Magnetic nanoparticles for single-neuron manipulation to design a customized neural circuit

Abstract The complexity and intricacy of the brain, which is composed of billions of neurons, pose significant challenges to its study. Understanding neural connections and communication at the single-cell level is crucial for unraveling the brain’s functions. This study presents a novel strategy that utilizes magnetic nanoparticles (MNPs) and magnetic fields to manipulate neurons, thereby creating customized small-scale neural circuits for studying neural connections. To establish the feasibility of this approach, the effects of MNPs on neurons were initially investigated, demonstrating their low toxicity. Subsequently, a micromagnet array (MMA) chip was employed to manipulate the neurons, facilitating their precise arrangement on the electrodes.

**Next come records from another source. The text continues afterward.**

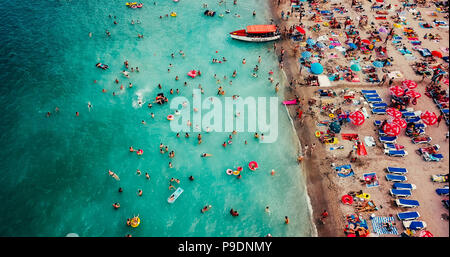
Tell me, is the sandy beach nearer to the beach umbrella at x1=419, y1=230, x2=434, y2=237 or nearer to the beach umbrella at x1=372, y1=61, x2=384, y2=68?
the beach umbrella at x1=419, y1=230, x2=434, y2=237

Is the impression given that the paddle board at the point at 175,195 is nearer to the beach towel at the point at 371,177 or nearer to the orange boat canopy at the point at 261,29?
the beach towel at the point at 371,177

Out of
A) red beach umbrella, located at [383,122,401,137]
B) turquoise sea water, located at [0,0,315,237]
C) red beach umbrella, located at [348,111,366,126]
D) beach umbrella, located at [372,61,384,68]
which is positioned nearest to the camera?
turquoise sea water, located at [0,0,315,237]

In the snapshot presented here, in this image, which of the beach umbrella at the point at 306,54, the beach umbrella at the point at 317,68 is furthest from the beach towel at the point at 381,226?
the beach umbrella at the point at 306,54

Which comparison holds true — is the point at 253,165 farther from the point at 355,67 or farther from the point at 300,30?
the point at 300,30

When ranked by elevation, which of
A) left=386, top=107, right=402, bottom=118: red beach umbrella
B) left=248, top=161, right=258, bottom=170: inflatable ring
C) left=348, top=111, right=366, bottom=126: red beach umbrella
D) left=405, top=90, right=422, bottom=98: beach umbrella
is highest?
left=405, top=90, right=422, bottom=98: beach umbrella

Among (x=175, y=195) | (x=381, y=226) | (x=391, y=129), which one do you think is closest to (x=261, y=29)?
(x=391, y=129)

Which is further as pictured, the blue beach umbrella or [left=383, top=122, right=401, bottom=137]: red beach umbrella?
the blue beach umbrella

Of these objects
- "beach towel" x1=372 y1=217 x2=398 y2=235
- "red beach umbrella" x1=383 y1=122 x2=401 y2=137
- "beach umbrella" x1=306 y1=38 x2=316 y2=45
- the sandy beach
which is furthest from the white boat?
"beach towel" x1=372 y1=217 x2=398 y2=235
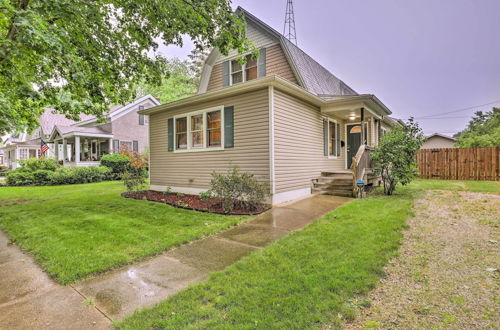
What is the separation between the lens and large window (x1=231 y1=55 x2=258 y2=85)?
1005cm

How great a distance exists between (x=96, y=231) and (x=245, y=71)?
810 cm

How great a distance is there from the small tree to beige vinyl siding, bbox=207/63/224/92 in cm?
705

Over several days, the neurons extended their axons and established connections with neighboring cells, forming small-scale circular neural circuits. These artificially engineered circuits offer a simplified and controlled environment for studying neural networks in contrast to naturally occurring biological networks. Furthermore, electrophysiological recordings were conducted to investigate the connections between the manipulated neurons. This study introduces a customized small-scale neural circuit platform with electrode-specific recording and stimulating capabilities, enabling the study of neuron-to-neuron interactions at the single-cell level. By leveraging MNPs and an MMA chip, this research offers a powerful tool for studying neural connections and advancing our understanding of the brain’s intricate workings.